# PROVIDED PASSAGE
In post-war Sri Lanka very few spaces are immune to the Rajapaksa contagion. The North is virtually occupied territory (the latest Minority Rights Report claims that Jaffna peninsula has around 40,000 military personnel i.e. a military-civilian ratio of 1:11; in the Vanni this ratio is around 1:4). In the South too, the militarization of civilian spaces is increasing at an alarming rate.
The Universities constitute one of the very few (relatively) Rajapaksa-free spaces extant. Thus it is inevitable that the Ruling Family would want to occupy it and transform university students from undisciplined and rebellious political ‘wild-cards’ into regimented enforcers of the Rajapaksa-project.
According to the Higher Education Secretary, the aim of the ‘Leadership training programme’ is the creation of ‘globally employable graduates’: “We have failed to produce globally employable graduates. These students lead a life similar to that of Advanced Level classes with no sports or extra-curricular activities and depend on notes provided by lecturers” (The Sunday Times – 22.5.2011).
The main cause for the undeniable decline in the quality of higher education and the calibre of graduates is neither the lack of sports nor the absence of extra-curricular activities. The root-cause of this decline is monolingualism. Most university students – like most school students – do not have an adequate command of English (or any other international language). If this one problem can be resolved, Lankan graduates would not have to demonstrate in the streets demanding government jobs; they will find innumerable open-doors in the private sector, here and abroad.
The Secretary to the Ministry of Higher Education is correct when he deplores the students’ sole-dependence on lecture-notes. The reason for this deplorable habit is not a lack of sports or extra-curricular activities, but a lack of English. Most academic publications are available only in English; this severely limits the monolingual-student’s capacity to broaden his/her knowledge base and compels him/her to depend on lecture notes.
Ceylon did produce world-class (‘globally employable’) graduates, before an SLFP leader used patriotism to slake his thirst for power. Until monolingualism was imposed on state schools, the Central College system set up by CWW Kannangara provided a high quality English education to children from non-elite (mostly rural-Sinhala) families.
Mr. Kannangara’s purpose was to set up a fully-equipped Central College in every electorate. Had that dream been realised, Lankan education system could have avoided many a crisis and parents would have been spared the necessity to lie, cheat and bribe in the quest for a ‘good school’.
But extremism intervened in the form of Sinhala Only, and was harnessed by SWRD Bandaranaike as a fast-track to power. Not only did 1956 sow the seeds of the Eelam war; it also caused a mortal decline in Lankan education. English became de-prioritised within the education system (just one more non-compulsory subject) and in the collective-psyche of the students.

# THE TASKS
1. Copy the passage on Sri Lankan education word for word, from "The Universities constitute" to "of the Rajapaksa-project.".
2. According to the passage on Sri Lankan education, what is the root cause of the decline in the quality of higher education and the caliber of graduates?
3. Pick up the passage on Sri Lankan education after its last sentence and carry it forward.
The records are taken from a separate source, unrelated to the passage on Sri Lankan education.

# DATA ENTRIES
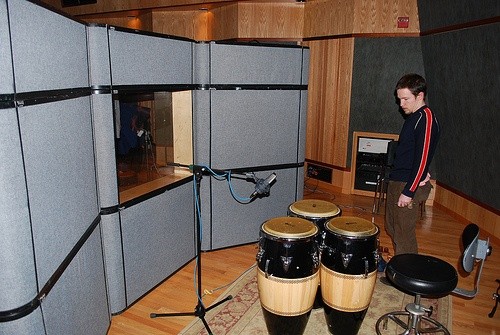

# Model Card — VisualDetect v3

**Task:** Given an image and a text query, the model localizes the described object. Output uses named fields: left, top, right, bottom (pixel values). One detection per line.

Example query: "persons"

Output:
left=380, top=73, right=441, bottom=287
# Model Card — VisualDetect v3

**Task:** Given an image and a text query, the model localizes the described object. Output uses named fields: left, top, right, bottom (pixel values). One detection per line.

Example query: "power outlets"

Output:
left=306, top=163, right=333, bottom=184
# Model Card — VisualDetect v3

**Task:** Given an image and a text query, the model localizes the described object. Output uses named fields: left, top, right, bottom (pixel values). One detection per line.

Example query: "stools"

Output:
left=375, top=223, right=492, bottom=335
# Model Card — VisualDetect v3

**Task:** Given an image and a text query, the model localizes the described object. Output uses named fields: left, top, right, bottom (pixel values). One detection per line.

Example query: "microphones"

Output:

# EXERCISE RESPONSES
1.
The Universities constitute one of the very few (relatively) Rajapaksa-free spaces extant. Thus it is inevitable that the Ruling Family would want to occupy it and transform university students from undisciplined and rebellious political ‘wild-cards’ into regimented enforcers of the Rajapaksa-project.

2. Monolingualism.

3.
Dominant commonsense rendered learning English unimportant (and maybe undesirable): a mood which prevailed even in the so-called Leading Schools. With the decline of English, the reading habit too evaporated; increasingly radio, TV and cricket took the place books once had in a child’s world.
So the solution is not to herd students into army camps for ‘leadership training’ but to expand and upgrade the teaching of English within the school system. This requires extra money. But funding education is not a priority in Rajapaksa-Sri Lanka; defence is, and so are wasteful extravaganzas, as proven by the payment of US$2.4 million to a British firm for handing Hambantota’s bid for the 2018 Commonwealth Games!
As scarce resources are wasted on non-essentials, living, education and health standards suffer. The resulting discontent can cause the Southern political base of the Rajapaksas to erode. The Ruling Family intends to prevent/postpone this inevitability by superimposing the (mind-numbing) friend-foe paradigm (‘our enemies are legion and they are eternally conspiring to destroy us’) on Lankan society.
Students at the launch of 'Leadership and Positive Attitude Development Training programme' - pic: news.lk
Transforming universities from breeding-grounds for dissent into epicentres of patriotic-conformism would be of paramount importance in this context. With the ‘correct’ indoctrination, university students can be harnessed into the Rajapaksa-chariot as foot-soldiers and shock-troops (i.e. deployed against national and international ‘enemies’ of the motherland). Universities can also become excellent hunting-grounds for the youth organisation set up by (and for) Namal Rajapaksa, especially the Blue Brigade.
Children and youth provide the ideal-typical tabula rasa for any despot who aims to occupy a country, rule it for life and hand-pick his own successor. German children were disciplined into unquestioning obedience to ‘Der Führer’ via Jungvolk and Hitler Youth. Vellupillai Pirapaharan set up the Red Blossom Gardens – orphanages tasked with turning their innocent denizens into mindless enforces of the Surya Devan. According to President Rajapaksa, “Our aim is to produce a learned citizen who has gained physical and mental discipline coupled with positive attitudes and love for the country” (Daily News – 24.5.2011).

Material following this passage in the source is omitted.